## Consigna A
Por favor, extrae de las entradas cada línea que contenga la palabra "right".

○ ○ ○

No me hubiera plegado a la Marcha por la Paz si la iniciativa no hubiera venido de Henry Pease, un adversario que, como intelectual y como político, me parecía respetable. Hay muchas maneras de definir lo respetable. En lo que a mí se refiere, me merece respeto el intelectual o el político que dice lo que cree, hace lo que dice y no utiliza las ideas y las palabras como una coartada para el arribismo.

No abundan en mi país los intelectuales respetables en este sentido. Lo digo con tristeza pero sabiendo lo que quiero decir. El tema me desveló, hace años, hasta que un día creí entender por qué los índices de deshonestidad moral parecían, entre las gentes de mi oficio, más elevados que entre los peruanos de otras vocaciones. Y por qué habían contribuido tantos de ellos y de manera tan efectiva a la decadencia cultural y política del Perú. Antes, me devanaba los sesos tratando de adivinar por qué entre nuestros intelectuales, y sobre todo los progresistas -la inmensa mayoría-, abundaban el bribonzuelo, el sinvergüenza, el impostor, el pícaro. Por qué podían, con tanta desfachatez, vivir en la esquizofrenia ética, desmintiendo a menudo con sus acciones privadas lo que promovían con tanta convicción en sus escritos y actuaciones públicas.

Matasietes antiimperialistas en sus manifiestos, artículos, ensayos, clases, conferencias, leyéndolos cualquiera hubiera creído que habían hecho del odio a Estados Unidos un apostolado. Pero casi todos ellos habían solicitado, recibido y muchos literalmente vivido de becas, ayudas, bolsas de viaje, comisiones y encargos especiales de fundaciones estadounidenses, y pasado semestres y años académicos en las «entrañas del monstruo» (según la expresión de José Martí) alimentados por la Guggenheim Foundation, la Tinker Foundation, la Mellon Foundation, la Rockefeller Foundation, etcétera, etcétera. Y todos gestionaban frenéticamente y muchos conseguían, por cierto, ir a injertarse como profesores a esas universidades del país al que habían enseñado a sus alumnos, discípulos y lectores a execrar como responsable de todas las calamidades peruanas. ¿Cómo explicar ese masoquismo de la especie intelectual? ¿Por qué esa desalada carrera de tantos hacia el país cuyas vesanias vivían denunciando, denuncias gracias a las cuales habían construido, en buena parte, sus carreras académicas y su pequeño prestigio de sociólogos, críticos literarios, politólogos, etnólogos, antropólogos, economistas, arqueólogos o poetas, periodistas y novelistas?

○ ○ ○

## Consigna B
Transcribe sin cambios el texto sobre los intelectuales peruanos desde "No abundan en" hasta "y actuaciones públicas.".

○ ○ ○

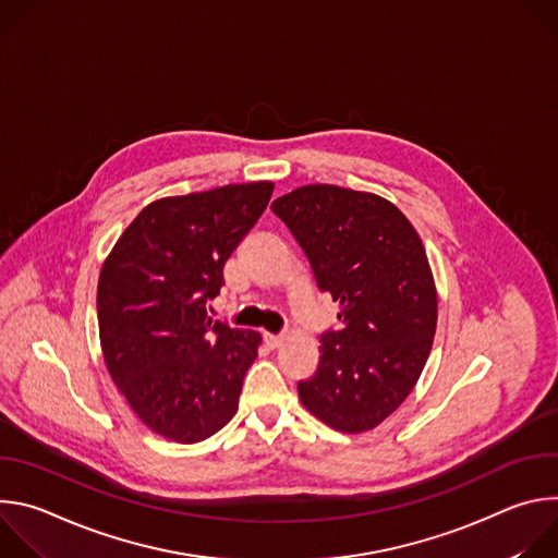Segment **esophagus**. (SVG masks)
I'll return each instance as SVG.
<instances>
[{"mask_svg": "<svg viewBox=\"0 0 558 558\" xmlns=\"http://www.w3.org/2000/svg\"><path fill=\"white\" fill-rule=\"evenodd\" d=\"M263 340H265V344L269 347V349H276V347H280L282 344V336H274V333H263Z\"/></svg>", "mask_w": 558, "mask_h": 558, "instance_id": "esophagus-1", "label": "esophagus"}]
</instances>
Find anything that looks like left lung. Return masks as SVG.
Masks as SVG:
<instances>
[{
	"mask_svg": "<svg viewBox=\"0 0 558 558\" xmlns=\"http://www.w3.org/2000/svg\"><path fill=\"white\" fill-rule=\"evenodd\" d=\"M308 258L317 289L340 304L320 336L302 404L340 433L375 428L417 384L437 327V291L409 218L381 196L304 185L271 203Z\"/></svg>",
	"mask_w": 558,
	"mask_h": 558,
	"instance_id": "8db88e82",
	"label": "left lung"
}]
</instances>
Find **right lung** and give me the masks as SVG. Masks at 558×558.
<instances>
[{
  "instance_id": "obj_1",
  "label": "right lung",
  "mask_w": 558,
  "mask_h": 558,
  "mask_svg": "<svg viewBox=\"0 0 558 558\" xmlns=\"http://www.w3.org/2000/svg\"><path fill=\"white\" fill-rule=\"evenodd\" d=\"M274 183L149 203L104 263L97 317L112 381L154 433L196 444L238 411L256 331L211 320L222 267L263 216Z\"/></svg>"
}]
</instances>
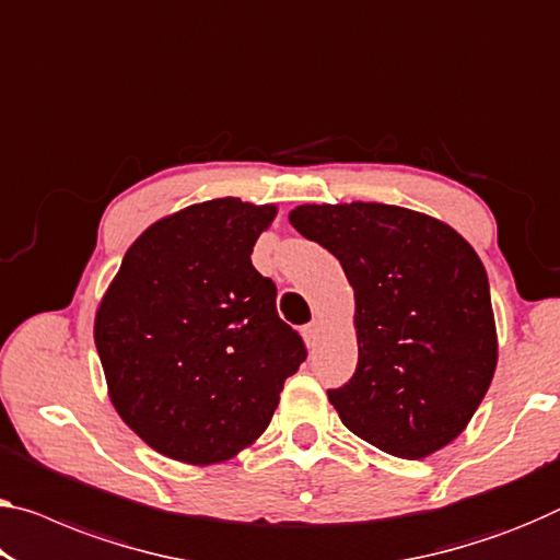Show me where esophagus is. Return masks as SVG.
Instances as JSON below:
<instances>
[{"label": "esophagus", "instance_id": "esophagus-1", "mask_svg": "<svg viewBox=\"0 0 560 560\" xmlns=\"http://www.w3.org/2000/svg\"><path fill=\"white\" fill-rule=\"evenodd\" d=\"M317 332H320V323H310V325H305V328H303V338H305L307 346H315Z\"/></svg>", "mask_w": 560, "mask_h": 560}]
</instances>
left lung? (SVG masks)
<instances>
[{"label":"left lung","mask_w":560,"mask_h":560,"mask_svg":"<svg viewBox=\"0 0 560 560\" xmlns=\"http://www.w3.org/2000/svg\"><path fill=\"white\" fill-rule=\"evenodd\" d=\"M288 220L338 257L355 295V375L328 390L342 425L395 458L445 448L498 365L478 253L448 222L398 205H298Z\"/></svg>","instance_id":"obj_1"}]
</instances>
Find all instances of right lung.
<instances>
[{
	"instance_id": "1",
	"label": "right lung",
	"mask_w": 560,
	"mask_h": 560,
	"mask_svg": "<svg viewBox=\"0 0 560 560\" xmlns=\"http://www.w3.org/2000/svg\"><path fill=\"white\" fill-rule=\"evenodd\" d=\"M278 205L218 197L167 214L125 253L94 313V346L119 418L187 466L235 458L270 425L307 358L253 268Z\"/></svg>"
}]
</instances>
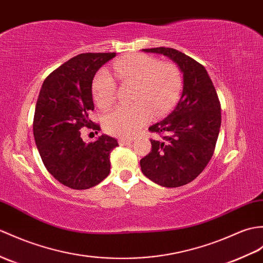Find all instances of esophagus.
Returning <instances> with one entry per match:
<instances>
[{"mask_svg": "<svg viewBox=\"0 0 263 263\" xmlns=\"http://www.w3.org/2000/svg\"><path fill=\"white\" fill-rule=\"evenodd\" d=\"M132 142V139H125V138H120L119 139V143L121 145H126V144H130Z\"/></svg>", "mask_w": 263, "mask_h": 263, "instance_id": "34e87169", "label": "esophagus"}]
</instances>
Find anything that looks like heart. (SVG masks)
Here are the masks:
<instances>
[{
    "mask_svg": "<svg viewBox=\"0 0 263 263\" xmlns=\"http://www.w3.org/2000/svg\"><path fill=\"white\" fill-rule=\"evenodd\" d=\"M114 75L122 85H133L131 106H119L104 118L105 130L121 138L134 136L154 117L168 112L178 101L182 77L178 66L144 53L121 57L113 65ZM117 84L105 70L93 79L91 93L97 106L106 108L115 100Z\"/></svg>",
    "mask_w": 263,
    "mask_h": 263,
    "instance_id": "b5f03b06",
    "label": "heart"
}]
</instances>
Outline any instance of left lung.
Segmentation results:
<instances>
[{
    "label": "left lung",
    "mask_w": 263,
    "mask_h": 263,
    "mask_svg": "<svg viewBox=\"0 0 263 263\" xmlns=\"http://www.w3.org/2000/svg\"><path fill=\"white\" fill-rule=\"evenodd\" d=\"M161 53L182 72V94L166 119L151 125V151L140 160L145 177L163 187H180L203 172L214 154L221 127V104L203 65L173 48L142 49Z\"/></svg>",
    "instance_id": "left-lung-1"
}]
</instances>
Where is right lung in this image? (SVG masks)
Returning <instances> with one entry per match:
<instances>
[{"instance_id": "add662e5", "label": "right lung", "mask_w": 263, "mask_h": 263, "mask_svg": "<svg viewBox=\"0 0 263 263\" xmlns=\"http://www.w3.org/2000/svg\"><path fill=\"white\" fill-rule=\"evenodd\" d=\"M115 52L81 53L53 70L40 89L33 118V136L45 167L60 184L72 189L99 185L109 174V155L117 139L102 134L86 143L82 127L100 131L89 113L94 109L91 83Z\"/></svg>"}]
</instances>
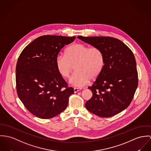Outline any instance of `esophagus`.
I'll return each instance as SVG.
<instances>
[{
    "label": "esophagus",
    "instance_id": "obj_1",
    "mask_svg": "<svg viewBox=\"0 0 151 151\" xmlns=\"http://www.w3.org/2000/svg\"><path fill=\"white\" fill-rule=\"evenodd\" d=\"M81 90V88H76V87H75V88H74V93H78V92L80 91Z\"/></svg>",
    "mask_w": 151,
    "mask_h": 151
}]
</instances>
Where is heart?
I'll return each mask as SVG.
<instances>
[{"label": "heart", "instance_id": "obj_1", "mask_svg": "<svg viewBox=\"0 0 151 151\" xmlns=\"http://www.w3.org/2000/svg\"><path fill=\"white\" fill-rule=\"evenodd\" d=\"M55 65L60 76L67 79L70 78L75 66L76 72L70 83L82 87L90 79L96 78L102 72L104 65V53L98 47L73 43L66 47L64 56L56 57Z\"/></svg>", "mask_w": 151, "mask_h": 151}]
</instances>
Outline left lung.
<instances>
[{"label": "left lung", "mask_w": 151, "mask_h": 151, "mask_svg": "<svg viewBox=\"0 0 151 151\" xmlns=\"http://www.w3.org/2000/svg\"><path fill=\"white\" fill-rule=\"evenodd\" d=\"M78 38L101 49L104 55V69L88 87L93 96L86 103V107L100 117L114 116L129 106L138 86L134 56L128 46L113 37Z\"/></svg>", "instance_id": "8db88e82"}]
</instances>
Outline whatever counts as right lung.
Instances as JSON below:
<instances>
[{
	"label": "right lung",
	"instance_id": "obj_1",
	"mask_svg": "<svg viewBox=\"0 0 151 151\" xmlns=\"http://www.w3.org/2000/svg\"><path fill=\"white\" fill-rule=\"evenodd\" d=\"M75 37L42 35L24 47L16 65L18 96L35 116L49 119L64 111L73 88L58 73L55 60Z\"/></svg>",
	"mask_w": 151,
	"mask_h": 151
}]
</instances>
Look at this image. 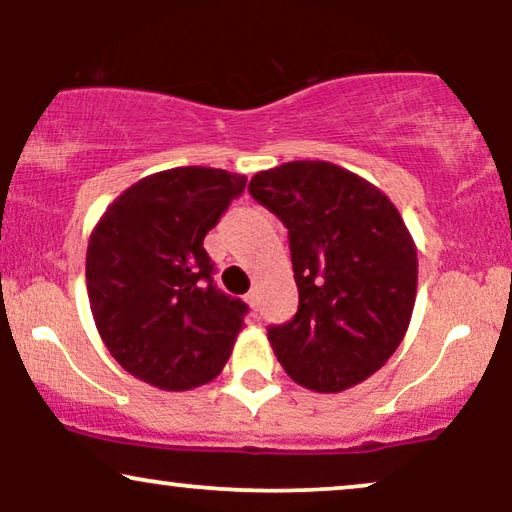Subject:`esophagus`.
I'll return each mask as SVG.
<instances>
[{"mask_svg": "<svg viewBox=\"0 0 512 512\" xmlns=\"http://www.w3.org/2000/svg\"><path fill=\"white\" fill-rule=\"evenodd\" d=\"M244 300H247V303H249V307H251V310H258V291L254 289V291H249L247 293V296H244Z\"/></svg>", "mask_w": 512, "mask_h": 512, "instance_id": "1", "label": "esophagus"}]
</instances>
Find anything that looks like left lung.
I'll list each match as a JSON object with an SVG mask.
<instances>
[{
  "mask_svg": "<svg viewBox=\"0 0 512 512\" xmlns=\"http://www.w3.org/2000/svg\"><path fill=\"white\" fill-rule=\"evenodd\" d=\"M289 228L298 312L268 340L293 382L338 394L380 370L410 326L417 247L387 195L326 160H293L249 181Z\"/></svg>",
  "mask_w": 512,
  "mask_h": 512,
  "instance_id": "1",
  "label": "left lung"
}]
</instances>
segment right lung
<instances>
[{
    "mask_svg": "<svg viewBox=\"0 0 512 512\" xmlns=\"http://www.w3.org/2000/svg\"><path fill=\"white\" fill-rule=\"evenodd\" d=\"M247 186L244 174L172 167L118 195L90 233V310L111 356L165 391L212 382L249 307L214 286L205 235Z\"/></svg>",
    "mask_w": 512,
    "mask_h": 512,
    "instance_id": "obj_1",
    "label": "right lung"
}]
</instances>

○ ○ ○

## Respuesta del ejercicio A
Find **right lung** and give me the masks as SVG. Masks at 558×558.
  "label": "right lung",
Find all instances of right lung.
	"label": "right lung",
Where is right lung in this image? (SVG masks)
[{"instance_id": "add662e5", "label": "right lung", "mask_w": 263, "mask_h": 263, "mask_svg": "<svg viewBox=\"0 0 263 263\" xmlns=\"http://www.w3.org/2000/svg\"><path fill=\"white\" fill-rule=\"evenodd\" d=\"M115 52L81 53L53 70L40 89L33 118V136L45 167L60 184L72 189L99 185L109 174V155L117 139L102 134L86 143L82 127L100 131L89 113L94 109L91 83Z\"/></svg>"}]
Outline whatever counts as right lung.
	"label": "right lung",
segment right lung
    "label": "right lung"

## Respuesta del ejercicio B
No abundan en mi país los intelectuales respetables en este sentido. Lo digo con tristeza pero sabiendo lo que quiero decir. El tema me desveló, hace años, hasta que un día creí entender por qué los índices de deshonestidad moral parecían, entre las gentes de mi oficio, más elevados que entre los peruanos de otras vocaciones. Y por qué habían contribuido tantos de ellos y de manera tan efectiva a la decadencia cultural y política del Perú. Antes, me devanaba los sesos tratando de adivinar por qué entre nuestros intelectuales, y sobre todo los progresistas -la inmensa mayoría-, abundaban el bribonzuelo, el sinvergüenza, el impostor, el pícaro. Por qué podían, con tanta desfachatez, vivir en la esquizofrenia ética, desmintiendo a menudo con sus acciones privadas lo que promovían con tanta convicción en sus escritos y actuaciones públicas.